Texte fourni.

◇ ◇ ◇ ◇ ◇

En quoi consiste le métier d’assistant musical ? Quel est son rôle lors de la préparation d’un opéra ?

L’assistant musical est un chef d’orchestre à part entière, mais il remplit une mission tout à fait spécifique puisqu’il doit transmettre non pas sa propre conception de la partition mais celle du chef d’orchestre. Il est présent pendant toutes les répétitions scéniques, en l’absence du chef d’orchestre, afin d’être le gardien du temple du tempo du chef, le dépositaire de tous ses souhaits. Il doit être capable de diriger les chanteurs, sans non plus les assaillir de remarques musicales puisque c’est alors le travail de mise en scène qui prime.

Lorsque le chef d’orchestre arrive en répétition, environ deux semaines avant la première représentation, sa mission se transforme et il devient alors son secrétaire particulier, chargé de noter toutes ses corrections musicales ou techniques – par exemple sur la hauteur de la fosse ou l’éclairage des pupitres – et de les transmettre aux personnes concernées. Il est également sollicité en tant qu’oreille du chef d’orchestre, pour lui donner son avis sur l’équilibre sonore : c’est le fameux pouce de l’assistant, levé ou baissé, qui approuve ou sanctionne ces équilibres ! Cela implique un travail d’écoute permanent à partir des critères du chef d’orchestre.

Enfin, l’assistant musical doit être prêt à suppléer le chef d’orchestre en cas de besoin, s’il souhaite aller écouter les masses sonores dans la salle ou s’il rencontre le moindre problème.

La connaissance des critères de direction et d’appréciation du chef d’orchestre est donc essentielle dans votre travail. Comment vous coordonnez-vous avec lui ?

Tout se joue au moment des toutes premières répétitions musicales en sa présence. Je note alors très précisément ses choix de tempo, de phrasé, d’articulation, etc. afin de pouvoir les transmettre fidèlement lorsque je prends le relais lors des répétitions scéniques. J’aborde donc l’œuvre avec un état d’esprit bien spécifique : même si je connais parfaitement la partition, je dois faire abstraction de ma propre vision de l’œuvre, il faut que je garde une disponibilité d’esprit pour pouvoir m’imprégner des souhaits du chef, qui ne sont pas forcément les miens, et les faire respecter.

◇ ◇ ◇ ◇ ◇

Données recueillies.

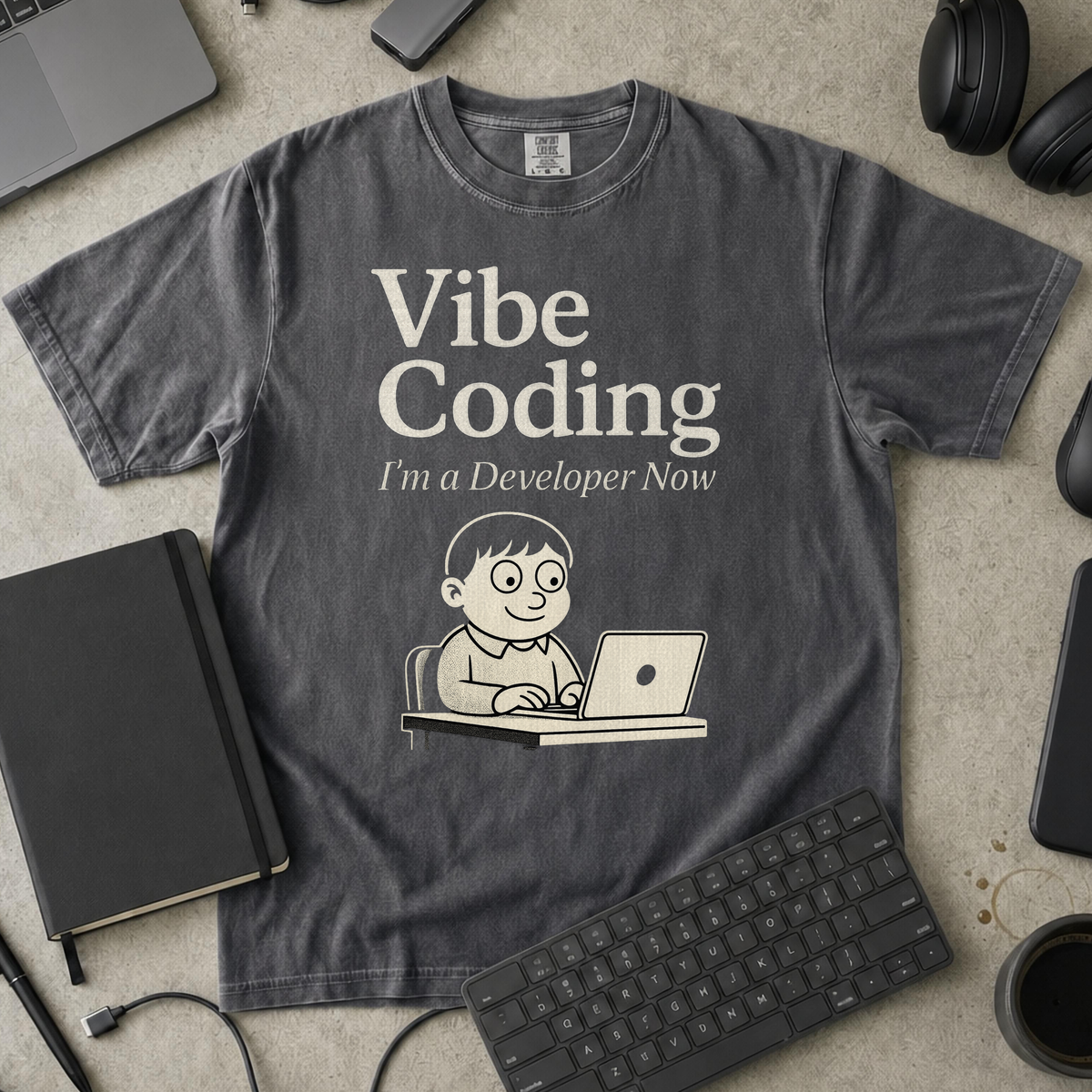 vibe coding Premium Shirt — pepper Premium Shirt mock-up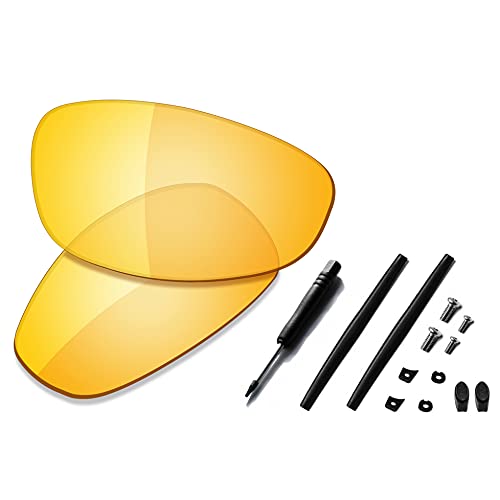 SAUCER Premium Replacement Lenses & Rubber Kits for Oakley Juliet | UV400 Protection, Anti-Scratch, Precise Fit Sunglasses High Defense - HD Yellow - Image 1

◇ ◇ ◇ ◇ ◇

Consigne A.
D'après le texte sur le métier d'assistant musical, à quel moment le chef d'orchestre arrive-t-il en répétition ?
Consigne B.
Expliquez, en vous appuyant sur le texte sur le métier d'assistant musical, pourquoi l'assistant ne doit pas assaillir les chanteurs de remarques musicales pendant les répétitions scéniques.
Consigne C.
Rédigez la suite du texte sur le métier d'assistant musical, en reprenant juste après sa dernière phrase.
Les données constituent un matériau à part, distinct du texte.

Zone de réponse A.
Environ deux semaines avant la première représentation.

Zone de réponse B.
Pendant les répétitions scéniques, c'est le travail de mise en scène qui prime. L'assistant doit donc diriger les chanteurs sans les accabler de remarques musicales.

Zone de réponse C.
Comment avez-vous travaillé la partition d’Il Turco in Italia avant de venir à Aix-en-Provence ?

Je prépare de la même façon les partitions d’œuvres symphoniques et d’œuvres lyriques, si ce n’est qu’à l’opéra, le texte est primordial et qu’il est nécessaire de bien le comprendre et donc de le traduire intégralement. La préparation idéale pour un opéra consiste à chanter toutes les parties de chant, pour bien en maîtriser toutes les lignes vocales. Par ailleurs, j’écoute beaucoup d’enregistrements différents de l’œuvre. Les points de vue sont assez partagés sur cette question mais pour ma part, j’applique le précepte d’un de mes professeurs de direction que j’admire beaucoup, Nicolas Brochot, pour qui le seul moyen d’avoir une idée objective d’un objet, c’est d’en connaître plusieurs versions. Il ne s’agit que de ma quatrième production lyrique et je me familiarise peu à peu avec l’univers si particulier et fascinant de l’opéra.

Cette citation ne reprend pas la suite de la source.